- [Excerpt to read]:
----
Also, I don't think a contribution this year and/or next year will have a tremendous impact on our taxable assets. Once both kids are in school full time (public school), our day-care costs will decrease significantly and my wife will be able to significantly increase her work hours (and income). Plus I am likely to be earning more as well. If this is correct, our increased earnings will go to the 457(b) and we'll leave the taxable accounts alone (more or less).
ruralavalon: I fully agree that fully funding our Roth IRAs is our first priority. And I intend to maximize my 457(b) contributions with future earnings increases. And I now think I'm agreeing that I should draw down our taxable to fully fund my 457(b).
----
- [Stored records]:
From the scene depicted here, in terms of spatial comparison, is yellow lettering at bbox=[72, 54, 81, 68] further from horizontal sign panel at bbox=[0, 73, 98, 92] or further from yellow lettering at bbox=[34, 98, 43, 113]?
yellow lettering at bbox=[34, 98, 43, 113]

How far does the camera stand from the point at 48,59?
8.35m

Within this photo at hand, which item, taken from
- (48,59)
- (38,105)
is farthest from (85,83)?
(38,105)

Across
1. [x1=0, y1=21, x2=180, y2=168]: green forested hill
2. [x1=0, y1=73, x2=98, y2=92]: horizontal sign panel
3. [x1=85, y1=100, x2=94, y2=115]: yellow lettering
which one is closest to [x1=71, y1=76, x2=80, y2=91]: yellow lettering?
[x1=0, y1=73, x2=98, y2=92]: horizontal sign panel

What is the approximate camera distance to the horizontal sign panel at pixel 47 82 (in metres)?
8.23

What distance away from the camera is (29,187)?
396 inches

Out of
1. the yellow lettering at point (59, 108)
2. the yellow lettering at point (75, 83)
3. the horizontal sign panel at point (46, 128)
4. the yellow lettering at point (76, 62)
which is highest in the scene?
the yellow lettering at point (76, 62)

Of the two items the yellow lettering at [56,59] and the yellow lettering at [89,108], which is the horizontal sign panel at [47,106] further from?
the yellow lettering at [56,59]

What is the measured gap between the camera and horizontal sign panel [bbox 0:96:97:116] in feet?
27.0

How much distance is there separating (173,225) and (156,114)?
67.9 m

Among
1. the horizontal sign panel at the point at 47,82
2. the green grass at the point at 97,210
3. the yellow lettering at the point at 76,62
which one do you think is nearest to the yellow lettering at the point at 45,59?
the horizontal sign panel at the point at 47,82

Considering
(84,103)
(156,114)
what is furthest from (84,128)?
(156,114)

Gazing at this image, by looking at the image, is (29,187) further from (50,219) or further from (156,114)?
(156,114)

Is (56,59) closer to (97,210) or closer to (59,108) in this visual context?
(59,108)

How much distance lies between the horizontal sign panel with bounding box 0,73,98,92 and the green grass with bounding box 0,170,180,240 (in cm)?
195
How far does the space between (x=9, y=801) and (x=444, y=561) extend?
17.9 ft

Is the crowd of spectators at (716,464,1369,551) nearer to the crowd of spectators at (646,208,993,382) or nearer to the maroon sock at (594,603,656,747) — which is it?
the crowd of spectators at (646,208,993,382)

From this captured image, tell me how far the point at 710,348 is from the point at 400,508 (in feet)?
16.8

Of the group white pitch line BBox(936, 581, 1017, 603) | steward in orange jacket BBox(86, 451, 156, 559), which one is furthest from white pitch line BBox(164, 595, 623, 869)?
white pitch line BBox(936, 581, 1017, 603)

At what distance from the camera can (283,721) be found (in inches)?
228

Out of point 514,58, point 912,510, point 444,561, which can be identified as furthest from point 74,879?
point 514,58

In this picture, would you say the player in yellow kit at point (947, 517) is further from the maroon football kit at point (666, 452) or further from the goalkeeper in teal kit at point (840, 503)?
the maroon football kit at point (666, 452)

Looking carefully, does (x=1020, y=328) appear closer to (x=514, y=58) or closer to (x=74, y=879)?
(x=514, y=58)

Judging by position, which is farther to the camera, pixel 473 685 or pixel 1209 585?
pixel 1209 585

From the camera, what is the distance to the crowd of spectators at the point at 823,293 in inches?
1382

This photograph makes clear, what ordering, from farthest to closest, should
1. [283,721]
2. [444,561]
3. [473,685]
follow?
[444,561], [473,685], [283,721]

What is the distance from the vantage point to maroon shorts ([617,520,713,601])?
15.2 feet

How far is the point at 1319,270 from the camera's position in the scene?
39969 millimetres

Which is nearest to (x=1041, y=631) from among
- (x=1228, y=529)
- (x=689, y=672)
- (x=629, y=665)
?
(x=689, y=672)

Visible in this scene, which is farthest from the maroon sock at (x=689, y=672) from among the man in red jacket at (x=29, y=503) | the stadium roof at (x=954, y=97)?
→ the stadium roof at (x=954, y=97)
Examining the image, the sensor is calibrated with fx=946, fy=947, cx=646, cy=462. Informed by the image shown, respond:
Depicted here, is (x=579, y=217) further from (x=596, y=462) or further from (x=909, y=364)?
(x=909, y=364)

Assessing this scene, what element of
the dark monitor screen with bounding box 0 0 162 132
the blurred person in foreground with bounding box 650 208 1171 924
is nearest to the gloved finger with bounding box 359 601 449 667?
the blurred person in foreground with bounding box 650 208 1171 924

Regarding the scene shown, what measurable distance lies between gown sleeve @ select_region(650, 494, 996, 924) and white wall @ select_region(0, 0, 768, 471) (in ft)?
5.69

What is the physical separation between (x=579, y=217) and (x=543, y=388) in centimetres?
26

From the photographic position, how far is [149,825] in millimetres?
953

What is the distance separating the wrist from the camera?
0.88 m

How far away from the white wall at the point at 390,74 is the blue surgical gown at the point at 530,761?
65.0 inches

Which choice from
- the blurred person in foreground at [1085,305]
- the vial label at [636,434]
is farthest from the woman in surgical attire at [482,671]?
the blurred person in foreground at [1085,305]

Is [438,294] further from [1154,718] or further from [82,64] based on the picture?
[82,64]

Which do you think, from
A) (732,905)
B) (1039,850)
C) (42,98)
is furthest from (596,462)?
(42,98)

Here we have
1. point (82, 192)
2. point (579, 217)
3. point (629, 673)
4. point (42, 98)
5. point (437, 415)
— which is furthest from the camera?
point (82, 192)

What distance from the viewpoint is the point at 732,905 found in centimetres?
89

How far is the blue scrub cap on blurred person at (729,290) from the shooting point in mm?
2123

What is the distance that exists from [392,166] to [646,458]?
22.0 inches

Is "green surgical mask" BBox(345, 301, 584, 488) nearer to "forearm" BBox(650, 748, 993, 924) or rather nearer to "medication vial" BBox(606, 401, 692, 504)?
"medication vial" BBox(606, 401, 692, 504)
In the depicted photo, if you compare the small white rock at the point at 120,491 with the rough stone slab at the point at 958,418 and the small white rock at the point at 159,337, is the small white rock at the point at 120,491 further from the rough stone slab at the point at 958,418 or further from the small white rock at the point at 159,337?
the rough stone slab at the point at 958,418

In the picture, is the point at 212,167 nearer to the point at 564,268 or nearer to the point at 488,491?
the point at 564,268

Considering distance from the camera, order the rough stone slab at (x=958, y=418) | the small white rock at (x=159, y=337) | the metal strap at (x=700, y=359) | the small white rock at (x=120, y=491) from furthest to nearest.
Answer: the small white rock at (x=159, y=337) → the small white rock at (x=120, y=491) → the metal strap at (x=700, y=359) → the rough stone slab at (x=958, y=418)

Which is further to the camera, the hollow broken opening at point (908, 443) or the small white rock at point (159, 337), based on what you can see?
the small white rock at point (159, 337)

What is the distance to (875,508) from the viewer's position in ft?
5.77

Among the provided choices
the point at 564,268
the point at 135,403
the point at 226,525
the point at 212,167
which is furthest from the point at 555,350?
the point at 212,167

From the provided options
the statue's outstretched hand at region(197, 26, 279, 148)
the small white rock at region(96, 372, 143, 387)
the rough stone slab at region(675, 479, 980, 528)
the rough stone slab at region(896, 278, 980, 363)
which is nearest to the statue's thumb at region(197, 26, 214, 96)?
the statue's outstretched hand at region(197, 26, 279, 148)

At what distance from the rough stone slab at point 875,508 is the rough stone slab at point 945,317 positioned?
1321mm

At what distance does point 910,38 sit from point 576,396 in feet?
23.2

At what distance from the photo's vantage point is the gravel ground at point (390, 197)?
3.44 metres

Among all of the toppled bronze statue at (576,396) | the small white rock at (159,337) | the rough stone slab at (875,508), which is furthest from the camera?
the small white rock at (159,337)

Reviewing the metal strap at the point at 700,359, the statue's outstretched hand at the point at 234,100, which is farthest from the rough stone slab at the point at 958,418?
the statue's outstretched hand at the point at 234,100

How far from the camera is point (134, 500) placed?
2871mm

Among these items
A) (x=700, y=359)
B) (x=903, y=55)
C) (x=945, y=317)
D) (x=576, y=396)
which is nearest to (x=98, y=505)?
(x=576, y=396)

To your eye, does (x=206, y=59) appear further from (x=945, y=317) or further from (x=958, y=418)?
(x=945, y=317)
----
- [Tasks to complete]:
1 – Put this sentence from the retirement savings post into Spanish: "Plus I am likely to be earning more as well."
2 – Print the stretch of the retirement savings post from "Also, I don't" through "(more or less).".
3 – Carry on the retirement savings post from the point where it stops.

- [Responses to the exercise]:
1 – Además, es probable que yo también esté ganando más.

2 –
Also, I don't think a contribution this year and/or next year will have a tremendous impact on our taxable assets. Once both kids are in school full time (public school), our day-care costs will decrease significantly and my wife will be able to significantly increase her work hours (and income). Plus I am likely to be earning more as well. If this is correct, our increased earnings will go to the 457(b) and we'll leave the taxable accounts alone (more or less).

3 –
Hoodooguru wrote:If I stick it out with my current employer until I retire at around 67 (25 years from now), it is fairly safe to estimate that we could receive a pension of around $65,000 per year, plus both of our social security payments [...]
pingo wrote:Hoodooguru wrote:If I stick it out with my current employer until I retire at around 67 (25 years from now), it is fairly safe to estimate that we could receive a pension of around $65,000 per year, plus both of our social security payments [...]
Is this right? I have no idea how it all works, but my employer retirement pension documents say that there's some kind of "windfall provision" or something that will prevent recipients from receiving at least part (or all? or a large portion?) of social security. Other posters will know for sure, or perhaps you could look into it...?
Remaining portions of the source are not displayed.